__Problem__: Return only the lines starting at the line that contains "Is the squirrel head" and ending with the final line of the listing; include both endpoints.

------ Data records

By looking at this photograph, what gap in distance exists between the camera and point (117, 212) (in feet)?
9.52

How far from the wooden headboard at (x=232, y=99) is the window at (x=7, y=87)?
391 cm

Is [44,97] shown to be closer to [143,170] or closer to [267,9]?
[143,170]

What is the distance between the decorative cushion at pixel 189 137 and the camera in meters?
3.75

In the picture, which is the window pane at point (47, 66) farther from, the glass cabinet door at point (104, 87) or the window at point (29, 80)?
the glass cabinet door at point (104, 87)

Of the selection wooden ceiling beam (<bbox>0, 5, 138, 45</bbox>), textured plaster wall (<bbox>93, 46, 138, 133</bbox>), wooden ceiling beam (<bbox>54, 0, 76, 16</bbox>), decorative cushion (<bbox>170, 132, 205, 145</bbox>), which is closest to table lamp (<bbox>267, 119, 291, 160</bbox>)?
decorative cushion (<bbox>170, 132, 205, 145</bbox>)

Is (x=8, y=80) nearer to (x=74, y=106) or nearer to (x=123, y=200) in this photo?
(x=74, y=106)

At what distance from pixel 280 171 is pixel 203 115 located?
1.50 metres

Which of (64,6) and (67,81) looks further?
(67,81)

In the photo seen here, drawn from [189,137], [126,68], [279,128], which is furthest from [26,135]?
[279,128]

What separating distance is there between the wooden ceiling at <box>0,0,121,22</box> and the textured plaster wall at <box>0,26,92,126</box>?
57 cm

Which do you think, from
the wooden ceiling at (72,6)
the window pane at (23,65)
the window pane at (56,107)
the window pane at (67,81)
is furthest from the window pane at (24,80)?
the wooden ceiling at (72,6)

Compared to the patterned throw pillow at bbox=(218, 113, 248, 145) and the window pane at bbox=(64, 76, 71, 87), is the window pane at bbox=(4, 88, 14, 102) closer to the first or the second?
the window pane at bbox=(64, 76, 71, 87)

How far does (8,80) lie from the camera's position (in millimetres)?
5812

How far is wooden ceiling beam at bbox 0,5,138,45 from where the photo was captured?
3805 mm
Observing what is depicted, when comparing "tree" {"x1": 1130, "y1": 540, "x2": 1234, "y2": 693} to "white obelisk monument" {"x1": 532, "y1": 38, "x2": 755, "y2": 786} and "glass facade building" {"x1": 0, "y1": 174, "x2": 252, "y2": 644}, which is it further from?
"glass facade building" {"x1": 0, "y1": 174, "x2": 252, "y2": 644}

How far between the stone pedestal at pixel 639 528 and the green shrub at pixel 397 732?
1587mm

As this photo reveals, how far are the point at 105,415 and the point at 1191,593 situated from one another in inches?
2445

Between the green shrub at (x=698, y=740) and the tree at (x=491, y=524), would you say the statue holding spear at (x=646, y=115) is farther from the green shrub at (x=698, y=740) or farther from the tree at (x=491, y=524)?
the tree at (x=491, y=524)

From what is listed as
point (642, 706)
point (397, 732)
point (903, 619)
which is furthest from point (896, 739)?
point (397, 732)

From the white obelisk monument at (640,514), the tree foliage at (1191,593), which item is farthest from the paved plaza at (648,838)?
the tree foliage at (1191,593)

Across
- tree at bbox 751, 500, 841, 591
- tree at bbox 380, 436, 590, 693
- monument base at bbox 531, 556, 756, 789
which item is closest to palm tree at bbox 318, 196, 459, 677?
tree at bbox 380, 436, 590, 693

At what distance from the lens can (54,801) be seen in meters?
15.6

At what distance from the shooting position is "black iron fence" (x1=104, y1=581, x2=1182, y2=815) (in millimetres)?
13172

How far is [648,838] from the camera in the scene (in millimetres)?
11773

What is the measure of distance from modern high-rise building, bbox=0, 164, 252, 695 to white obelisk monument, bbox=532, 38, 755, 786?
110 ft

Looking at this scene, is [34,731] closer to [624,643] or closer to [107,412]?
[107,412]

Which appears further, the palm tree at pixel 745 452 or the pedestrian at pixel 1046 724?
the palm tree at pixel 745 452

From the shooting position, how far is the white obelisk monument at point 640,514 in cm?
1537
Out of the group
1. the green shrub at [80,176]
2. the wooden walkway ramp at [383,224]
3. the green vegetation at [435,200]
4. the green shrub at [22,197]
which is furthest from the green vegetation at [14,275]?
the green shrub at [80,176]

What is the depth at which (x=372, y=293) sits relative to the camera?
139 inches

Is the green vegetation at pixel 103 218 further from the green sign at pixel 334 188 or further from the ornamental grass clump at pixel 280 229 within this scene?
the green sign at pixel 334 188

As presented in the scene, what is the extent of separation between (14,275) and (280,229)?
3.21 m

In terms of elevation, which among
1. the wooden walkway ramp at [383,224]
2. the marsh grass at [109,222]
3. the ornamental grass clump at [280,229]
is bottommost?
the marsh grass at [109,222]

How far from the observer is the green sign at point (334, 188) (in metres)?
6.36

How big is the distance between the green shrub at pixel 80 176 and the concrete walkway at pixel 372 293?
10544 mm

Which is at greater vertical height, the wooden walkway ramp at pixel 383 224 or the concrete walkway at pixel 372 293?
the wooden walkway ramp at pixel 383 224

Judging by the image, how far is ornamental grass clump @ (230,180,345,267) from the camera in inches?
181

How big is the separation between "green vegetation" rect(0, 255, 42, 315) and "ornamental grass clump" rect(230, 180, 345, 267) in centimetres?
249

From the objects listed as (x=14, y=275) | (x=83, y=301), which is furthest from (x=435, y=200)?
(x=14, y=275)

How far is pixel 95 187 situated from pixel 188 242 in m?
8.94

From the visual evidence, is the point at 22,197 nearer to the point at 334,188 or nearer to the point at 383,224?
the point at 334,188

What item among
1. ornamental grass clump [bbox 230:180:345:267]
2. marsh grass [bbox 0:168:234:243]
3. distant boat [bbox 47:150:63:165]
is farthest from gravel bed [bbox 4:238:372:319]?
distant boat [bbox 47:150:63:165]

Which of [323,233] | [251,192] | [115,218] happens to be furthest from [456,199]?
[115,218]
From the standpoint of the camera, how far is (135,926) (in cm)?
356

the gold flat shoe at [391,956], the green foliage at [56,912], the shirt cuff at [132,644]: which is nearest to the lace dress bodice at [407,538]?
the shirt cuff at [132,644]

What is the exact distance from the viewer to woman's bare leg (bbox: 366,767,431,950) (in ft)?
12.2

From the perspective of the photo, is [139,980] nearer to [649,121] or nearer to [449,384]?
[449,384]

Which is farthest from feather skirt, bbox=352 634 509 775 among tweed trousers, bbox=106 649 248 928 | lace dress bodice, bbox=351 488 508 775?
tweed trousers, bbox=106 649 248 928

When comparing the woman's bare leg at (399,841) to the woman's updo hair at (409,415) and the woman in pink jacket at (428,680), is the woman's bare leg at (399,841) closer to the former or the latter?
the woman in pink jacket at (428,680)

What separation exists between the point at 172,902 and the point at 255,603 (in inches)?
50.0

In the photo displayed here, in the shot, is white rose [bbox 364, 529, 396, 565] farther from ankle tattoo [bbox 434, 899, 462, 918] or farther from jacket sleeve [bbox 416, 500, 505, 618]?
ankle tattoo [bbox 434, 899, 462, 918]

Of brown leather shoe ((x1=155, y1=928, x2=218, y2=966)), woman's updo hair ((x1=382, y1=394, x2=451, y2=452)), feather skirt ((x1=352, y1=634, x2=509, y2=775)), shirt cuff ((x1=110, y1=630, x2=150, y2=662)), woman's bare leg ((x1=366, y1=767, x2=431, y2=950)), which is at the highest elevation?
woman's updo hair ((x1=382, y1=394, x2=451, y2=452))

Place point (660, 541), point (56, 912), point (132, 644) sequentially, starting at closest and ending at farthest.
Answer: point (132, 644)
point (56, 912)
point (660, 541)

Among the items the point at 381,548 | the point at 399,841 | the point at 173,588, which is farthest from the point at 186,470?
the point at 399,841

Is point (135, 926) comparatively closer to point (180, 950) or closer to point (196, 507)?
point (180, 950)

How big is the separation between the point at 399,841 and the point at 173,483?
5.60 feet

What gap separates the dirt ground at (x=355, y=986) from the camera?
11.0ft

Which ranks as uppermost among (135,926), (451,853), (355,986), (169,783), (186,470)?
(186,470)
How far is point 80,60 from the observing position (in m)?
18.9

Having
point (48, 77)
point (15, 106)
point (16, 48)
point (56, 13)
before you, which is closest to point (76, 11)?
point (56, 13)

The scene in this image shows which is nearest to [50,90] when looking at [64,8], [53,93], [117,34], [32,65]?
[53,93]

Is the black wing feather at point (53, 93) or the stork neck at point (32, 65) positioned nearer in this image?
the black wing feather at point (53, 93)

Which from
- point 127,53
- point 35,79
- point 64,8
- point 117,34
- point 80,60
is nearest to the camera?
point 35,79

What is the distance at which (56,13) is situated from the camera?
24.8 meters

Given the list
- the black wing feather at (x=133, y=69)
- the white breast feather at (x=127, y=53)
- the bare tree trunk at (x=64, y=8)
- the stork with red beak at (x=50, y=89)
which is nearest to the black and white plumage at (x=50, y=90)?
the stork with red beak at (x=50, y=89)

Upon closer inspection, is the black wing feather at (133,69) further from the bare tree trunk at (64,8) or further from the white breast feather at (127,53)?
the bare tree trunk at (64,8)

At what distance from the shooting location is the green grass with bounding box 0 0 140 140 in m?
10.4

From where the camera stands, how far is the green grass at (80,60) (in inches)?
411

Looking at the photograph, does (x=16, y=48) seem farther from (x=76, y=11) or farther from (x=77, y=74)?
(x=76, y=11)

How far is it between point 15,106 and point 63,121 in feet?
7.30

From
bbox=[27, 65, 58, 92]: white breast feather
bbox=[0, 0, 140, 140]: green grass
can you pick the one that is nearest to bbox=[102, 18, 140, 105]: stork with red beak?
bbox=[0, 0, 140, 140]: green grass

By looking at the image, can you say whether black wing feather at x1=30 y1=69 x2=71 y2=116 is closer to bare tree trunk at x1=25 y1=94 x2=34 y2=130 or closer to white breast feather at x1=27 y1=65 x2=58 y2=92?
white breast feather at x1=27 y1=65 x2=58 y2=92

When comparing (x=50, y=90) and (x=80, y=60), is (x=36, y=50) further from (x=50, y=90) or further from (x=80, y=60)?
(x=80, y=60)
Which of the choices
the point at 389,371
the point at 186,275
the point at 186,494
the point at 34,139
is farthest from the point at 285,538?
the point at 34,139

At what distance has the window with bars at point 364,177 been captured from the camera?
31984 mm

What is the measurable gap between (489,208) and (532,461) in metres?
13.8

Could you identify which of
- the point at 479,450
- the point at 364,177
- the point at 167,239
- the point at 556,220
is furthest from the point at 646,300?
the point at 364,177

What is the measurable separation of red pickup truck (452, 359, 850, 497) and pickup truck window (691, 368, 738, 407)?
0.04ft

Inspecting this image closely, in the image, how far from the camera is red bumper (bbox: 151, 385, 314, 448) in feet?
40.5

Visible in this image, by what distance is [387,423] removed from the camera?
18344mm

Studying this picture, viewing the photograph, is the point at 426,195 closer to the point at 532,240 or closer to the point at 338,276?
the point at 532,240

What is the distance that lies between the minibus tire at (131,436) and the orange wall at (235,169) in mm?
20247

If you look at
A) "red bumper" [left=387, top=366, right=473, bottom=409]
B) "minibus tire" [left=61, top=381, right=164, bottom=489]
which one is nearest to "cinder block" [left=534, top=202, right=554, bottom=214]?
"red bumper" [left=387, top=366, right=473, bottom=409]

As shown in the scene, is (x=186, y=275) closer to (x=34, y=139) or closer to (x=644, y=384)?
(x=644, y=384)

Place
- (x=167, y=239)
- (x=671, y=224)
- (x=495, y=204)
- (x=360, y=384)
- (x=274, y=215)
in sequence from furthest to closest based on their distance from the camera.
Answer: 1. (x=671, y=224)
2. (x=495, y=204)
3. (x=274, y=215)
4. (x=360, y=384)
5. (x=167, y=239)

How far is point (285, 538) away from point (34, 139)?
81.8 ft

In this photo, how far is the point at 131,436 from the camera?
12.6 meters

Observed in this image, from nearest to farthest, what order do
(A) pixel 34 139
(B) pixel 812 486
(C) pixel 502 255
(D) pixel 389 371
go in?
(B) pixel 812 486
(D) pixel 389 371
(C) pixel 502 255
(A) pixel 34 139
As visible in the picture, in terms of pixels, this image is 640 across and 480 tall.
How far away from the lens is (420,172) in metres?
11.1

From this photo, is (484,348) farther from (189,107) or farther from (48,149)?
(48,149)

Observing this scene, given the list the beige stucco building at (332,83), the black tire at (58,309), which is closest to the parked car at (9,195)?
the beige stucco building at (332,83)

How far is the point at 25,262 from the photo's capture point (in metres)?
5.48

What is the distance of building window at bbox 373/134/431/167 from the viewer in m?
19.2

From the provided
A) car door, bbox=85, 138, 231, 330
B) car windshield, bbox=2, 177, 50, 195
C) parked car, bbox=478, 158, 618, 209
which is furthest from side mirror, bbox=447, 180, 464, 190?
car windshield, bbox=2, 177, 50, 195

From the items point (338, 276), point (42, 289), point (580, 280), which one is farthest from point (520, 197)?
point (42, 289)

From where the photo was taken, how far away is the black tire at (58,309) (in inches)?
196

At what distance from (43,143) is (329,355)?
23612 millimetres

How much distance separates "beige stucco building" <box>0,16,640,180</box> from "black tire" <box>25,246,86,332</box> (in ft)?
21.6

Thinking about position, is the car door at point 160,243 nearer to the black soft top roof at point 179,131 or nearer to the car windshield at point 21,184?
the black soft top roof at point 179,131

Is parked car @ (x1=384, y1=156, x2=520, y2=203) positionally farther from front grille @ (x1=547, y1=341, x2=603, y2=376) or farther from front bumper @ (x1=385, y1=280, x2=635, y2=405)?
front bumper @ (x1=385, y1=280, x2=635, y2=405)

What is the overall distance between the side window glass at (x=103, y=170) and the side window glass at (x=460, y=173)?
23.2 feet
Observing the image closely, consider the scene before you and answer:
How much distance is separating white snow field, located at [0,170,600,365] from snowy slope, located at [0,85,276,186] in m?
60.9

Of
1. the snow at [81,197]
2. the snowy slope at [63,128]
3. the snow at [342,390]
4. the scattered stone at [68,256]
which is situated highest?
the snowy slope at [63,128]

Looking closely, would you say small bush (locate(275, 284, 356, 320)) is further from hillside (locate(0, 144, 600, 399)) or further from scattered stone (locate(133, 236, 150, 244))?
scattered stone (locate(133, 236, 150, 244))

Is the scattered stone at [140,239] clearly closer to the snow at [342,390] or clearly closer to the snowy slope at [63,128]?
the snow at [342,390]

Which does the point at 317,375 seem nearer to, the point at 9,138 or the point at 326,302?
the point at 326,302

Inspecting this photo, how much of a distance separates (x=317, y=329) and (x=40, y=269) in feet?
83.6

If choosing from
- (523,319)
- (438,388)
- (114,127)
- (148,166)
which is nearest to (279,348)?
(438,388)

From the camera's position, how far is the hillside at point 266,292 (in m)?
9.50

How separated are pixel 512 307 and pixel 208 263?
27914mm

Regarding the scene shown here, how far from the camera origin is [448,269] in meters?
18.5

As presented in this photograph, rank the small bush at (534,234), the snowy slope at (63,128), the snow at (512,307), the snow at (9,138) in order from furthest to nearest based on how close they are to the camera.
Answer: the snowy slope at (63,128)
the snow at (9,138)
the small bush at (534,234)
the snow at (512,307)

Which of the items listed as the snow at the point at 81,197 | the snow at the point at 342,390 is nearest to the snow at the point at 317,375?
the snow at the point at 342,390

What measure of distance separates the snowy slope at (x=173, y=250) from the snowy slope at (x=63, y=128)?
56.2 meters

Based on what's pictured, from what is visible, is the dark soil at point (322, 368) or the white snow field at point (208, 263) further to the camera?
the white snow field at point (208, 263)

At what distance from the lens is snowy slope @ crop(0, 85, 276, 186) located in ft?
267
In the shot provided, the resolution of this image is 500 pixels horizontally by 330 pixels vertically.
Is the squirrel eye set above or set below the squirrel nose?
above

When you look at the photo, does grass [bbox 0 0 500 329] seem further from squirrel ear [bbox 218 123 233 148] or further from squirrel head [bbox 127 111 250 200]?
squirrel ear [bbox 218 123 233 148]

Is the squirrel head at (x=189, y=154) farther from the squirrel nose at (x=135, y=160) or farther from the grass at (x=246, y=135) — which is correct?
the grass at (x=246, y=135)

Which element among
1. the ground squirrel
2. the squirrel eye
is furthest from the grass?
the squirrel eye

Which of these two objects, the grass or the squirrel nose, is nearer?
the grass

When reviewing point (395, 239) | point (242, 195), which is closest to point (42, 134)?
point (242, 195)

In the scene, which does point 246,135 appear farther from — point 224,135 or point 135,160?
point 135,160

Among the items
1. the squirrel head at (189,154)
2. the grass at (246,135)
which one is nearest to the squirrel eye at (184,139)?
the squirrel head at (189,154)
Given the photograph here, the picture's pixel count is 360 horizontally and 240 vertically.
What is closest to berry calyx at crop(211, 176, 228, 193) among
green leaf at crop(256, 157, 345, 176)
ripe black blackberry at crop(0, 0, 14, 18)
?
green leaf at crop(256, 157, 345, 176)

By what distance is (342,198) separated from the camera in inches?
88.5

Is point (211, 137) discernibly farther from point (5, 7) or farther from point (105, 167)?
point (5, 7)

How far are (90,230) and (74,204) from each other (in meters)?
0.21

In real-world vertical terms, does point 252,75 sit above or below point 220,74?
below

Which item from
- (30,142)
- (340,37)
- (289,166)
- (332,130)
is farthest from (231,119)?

------------

__Written response__:
Is the squirrel head at (x=189, y=154) farther from the squirrel nose at (x=135, y=160) or farther from the grass at (x=246, y=135) — which is correct?
the grass at (x=246, y=135)

Which element among
1. the ground squirrel
2. the squirrel eye
is furthest from the grass?
the squirrel eye

Which of these two objects, the grass or the squirrel nose, is nearer?
the grass

When reviewing point (395, 239) | point (242, 195), which is closest to point (42, 134)?
point (242, 195)

In the scene, which does point 246,135 appear farther from — point 224,135 or point 135,160?
point 135,160

Among the items
1. the squirrel head at (189,154)
2. the grass at (246,135)
which one is nearest to the squirrel eye at (184,139)?
the squirrel head at (189,154)
Given the photograph here, the picture's pixel count is 360 horizontally and 240 vertically.
What is closest to berry calyx at crop(211, 176, 228, 193) among
green leaf at crop(256, 157, 345, 176)
ripe black blackberry at crop(0, 0, 14, 18)
?
green leaf at crop(256, 157, 345, 176)

By what distance is (342,198) separated from the camera in inches?
88.5

Is point (211, 137) discernibly farther from point (5, 7) or farther from point (105, 167)?
point (5, 7)

How far are (90,230) and (74,204) from each other (in meters)?
0.21

In real-world vertical terms, does point 252,75 sit above or below point 220,74?
below

Which item from
- (30,142)
- (340,37)
- (289,166)
- (332,130)
is farthest from (231,119)?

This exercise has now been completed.